Stagnant Bandwidth Utilization Despite Network Growth Signals Weak Adoption
Signal Idea:
The key component of NKN's value proposition is real network traffic and commercial load (bandwidth utilization, messages relayed).
A recurring risk pattern emerges when underlying infrastructure metrics grow (e.g., the number of nodes increases), but operational usage metrics—the average throughput per node, number of paid sessions, or paid relay transactions—do not show growth or even decline.

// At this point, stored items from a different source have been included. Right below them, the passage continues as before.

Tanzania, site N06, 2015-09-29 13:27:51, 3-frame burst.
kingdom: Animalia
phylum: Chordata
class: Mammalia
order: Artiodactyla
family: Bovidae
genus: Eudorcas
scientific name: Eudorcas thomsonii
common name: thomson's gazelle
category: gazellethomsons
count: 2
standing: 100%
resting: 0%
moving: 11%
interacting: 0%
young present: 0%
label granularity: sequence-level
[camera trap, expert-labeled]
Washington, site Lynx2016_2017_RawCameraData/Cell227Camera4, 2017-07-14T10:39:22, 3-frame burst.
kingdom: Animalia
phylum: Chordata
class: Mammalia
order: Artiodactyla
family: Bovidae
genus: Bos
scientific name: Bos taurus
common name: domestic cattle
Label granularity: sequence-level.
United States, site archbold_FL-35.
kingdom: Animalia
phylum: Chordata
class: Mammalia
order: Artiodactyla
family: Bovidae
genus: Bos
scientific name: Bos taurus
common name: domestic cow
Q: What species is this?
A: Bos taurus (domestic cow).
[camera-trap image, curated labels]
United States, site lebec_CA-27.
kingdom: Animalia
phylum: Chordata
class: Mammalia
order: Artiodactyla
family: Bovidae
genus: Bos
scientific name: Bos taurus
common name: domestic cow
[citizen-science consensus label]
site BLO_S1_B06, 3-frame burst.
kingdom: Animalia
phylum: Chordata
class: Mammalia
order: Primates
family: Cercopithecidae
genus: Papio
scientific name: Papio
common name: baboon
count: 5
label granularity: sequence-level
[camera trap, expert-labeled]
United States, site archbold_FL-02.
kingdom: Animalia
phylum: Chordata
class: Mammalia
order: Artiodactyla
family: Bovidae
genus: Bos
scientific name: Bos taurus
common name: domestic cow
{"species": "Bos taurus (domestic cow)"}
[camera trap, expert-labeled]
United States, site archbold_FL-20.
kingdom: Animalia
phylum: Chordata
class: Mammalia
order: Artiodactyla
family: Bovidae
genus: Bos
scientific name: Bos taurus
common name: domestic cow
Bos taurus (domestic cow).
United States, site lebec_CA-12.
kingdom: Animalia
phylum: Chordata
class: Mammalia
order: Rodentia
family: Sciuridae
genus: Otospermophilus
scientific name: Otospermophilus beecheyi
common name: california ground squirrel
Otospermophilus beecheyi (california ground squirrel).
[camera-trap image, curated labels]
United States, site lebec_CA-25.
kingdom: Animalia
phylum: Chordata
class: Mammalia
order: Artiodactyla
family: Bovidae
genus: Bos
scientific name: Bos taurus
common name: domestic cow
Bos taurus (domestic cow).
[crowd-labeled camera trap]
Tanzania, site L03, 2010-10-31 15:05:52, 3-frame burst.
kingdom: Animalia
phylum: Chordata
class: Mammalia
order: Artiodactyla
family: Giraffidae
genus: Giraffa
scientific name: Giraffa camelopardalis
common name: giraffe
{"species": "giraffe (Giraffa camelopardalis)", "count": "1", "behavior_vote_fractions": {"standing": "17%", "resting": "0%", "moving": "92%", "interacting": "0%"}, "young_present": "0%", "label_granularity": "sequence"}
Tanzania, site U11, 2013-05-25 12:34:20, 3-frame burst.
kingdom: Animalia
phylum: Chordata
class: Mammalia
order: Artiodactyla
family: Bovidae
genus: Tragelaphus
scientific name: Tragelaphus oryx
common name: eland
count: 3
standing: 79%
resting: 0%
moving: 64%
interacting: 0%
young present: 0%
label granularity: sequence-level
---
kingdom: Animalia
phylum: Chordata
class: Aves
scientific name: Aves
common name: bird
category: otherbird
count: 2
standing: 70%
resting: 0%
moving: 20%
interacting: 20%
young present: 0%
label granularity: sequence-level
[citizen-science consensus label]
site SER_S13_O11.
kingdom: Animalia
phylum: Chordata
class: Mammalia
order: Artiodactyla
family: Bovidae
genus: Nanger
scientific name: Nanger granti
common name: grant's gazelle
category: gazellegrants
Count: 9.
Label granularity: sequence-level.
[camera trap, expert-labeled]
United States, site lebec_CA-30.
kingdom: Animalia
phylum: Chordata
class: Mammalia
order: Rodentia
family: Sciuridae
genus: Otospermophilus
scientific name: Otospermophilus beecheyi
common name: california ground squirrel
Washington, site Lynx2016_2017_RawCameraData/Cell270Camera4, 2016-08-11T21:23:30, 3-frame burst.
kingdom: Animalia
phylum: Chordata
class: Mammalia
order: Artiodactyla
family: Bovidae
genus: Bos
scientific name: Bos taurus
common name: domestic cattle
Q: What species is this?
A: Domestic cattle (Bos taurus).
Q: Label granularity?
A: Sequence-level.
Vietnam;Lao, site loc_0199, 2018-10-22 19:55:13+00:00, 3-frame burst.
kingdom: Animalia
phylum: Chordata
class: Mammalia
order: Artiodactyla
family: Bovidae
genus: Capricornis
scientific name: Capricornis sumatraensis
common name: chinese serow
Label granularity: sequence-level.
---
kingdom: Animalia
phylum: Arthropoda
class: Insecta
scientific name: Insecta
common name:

This indicates increased competition for the same client base, redundant nodes that do not contribute additional monetization, and a potential deterioration in the economic attractiveness of maintaining nodes.
Monitoring:
Track average bandwidth per node, paid sessions per day, active sessions ratio to total node count, ARPU (if available), and the statistics of free vs. paid relay.
Practical Thresholds:
The signal is triggered if the node count grows by >10% over 30 days while the average load per node simultaneously drops by >5-10% and there is no growth in paid transactions.
Why It Matters:
Decreasing monetization per node increases price pressure on the token, as returns for operators decline and the incentives to hold/stake NKN decrease; this can lead to subsequent unstakings and sales.
Potential False Signals:
Network growth strategy via incubator nodes, marketing campaigns with free traffic, and testnets.
How to React:
Use the signal as a cautionary warning—reduce exposure or apply hedging when there is a lack of confirming positive on-chain demand metrics; look for confirmation via node churn rate growth and a decrease in the average duration of active sessions.
Alert Metrics:
Bandwidth per node, paid sessions, active session ratio, node churn, revenue proxies.
Check Frequency:
Weekly with a 30-day aggregation window.